**Texto para leitura**:

○ ○ ○ ○

Segundo Debs (2009), o termo “poesia popular” foi muitas vezes mencionado
com certo desprezo, considerando-a “literatura menor por oposição à Literatura”. A
simplicidade dos temas abordados e das idéias tratadas, a facilidade de versificação e a
ingenuidade dos sentimentos expressos eram associados à banalidade de rimas, à falta
de originalidade, à pobreza de vocabulário e à riqueza estilística limitada, simbólica e
indigente. No contexto nordestino, todavia,
é preciso recordar que a poesia popular inscreve-se na tradição oral desta
região do interior: um de seus principais agentes, o cantador, proveniente do
meio rural, em geral analfabeto, improvisa ou narra, graças à sua memória
prodigiosa, “a história dos homens famosos da região, os acontecimentos
maiores, as aventuras de caçadas e de derrubadas de touros, enfrentando os
adversários nos desafios que duram horas e noites inteiras, numa exibição
assombrosa de imaginação, brilho e singularidade na cultura tradicional”.

○ ○ ○ ○

**Linhas de dados**:
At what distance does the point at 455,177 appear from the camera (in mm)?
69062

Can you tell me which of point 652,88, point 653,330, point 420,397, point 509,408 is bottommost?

○ ○ ○ ○

**Detalhes da tarefa**: Transcreva na íntegra o texto sobre poesia popular, preservando cada palavra e cada sinal de pontuação. A listagem constitui um material à parte e não se relaciona com o texto.

**Tarefa concluída**:
Segundo Debs (2009), o termo “poesia popular” foi muitas vezes mencionado
com certo desprezo, considerando-a “literatura menor por oposição à Literatura”. A
simplicidade dos temas abordados e das idéias tratadas, a facilidade de versificação e a
ingenuidade dos sentimentos expressos eram associados à banalidade de rimas, à falta
de originalidade, à pobreza de vocabulário e à riqueza estilística limitada, simbólica e
indigente. No contexto nordestino, todavia,
é preciso recordar que a poesia popular inscreve-se na tradição oral desta
região do interior: um de seus principais agentes, o cantador, proveniente do
meio rural, em geral analfabeto, improvisa ou narra, graças à sua memória
prodigiosa, “a história dos homens famosos da região, os acontecimentos
maiores, as aventuras de caçadas e de derrubadas de touros, enfrentando os
adversários nos desafios que duram horas e noites inteiras, numa exibição
assombrosa de imaginação, brilho e singularidade na cultura tradicional”.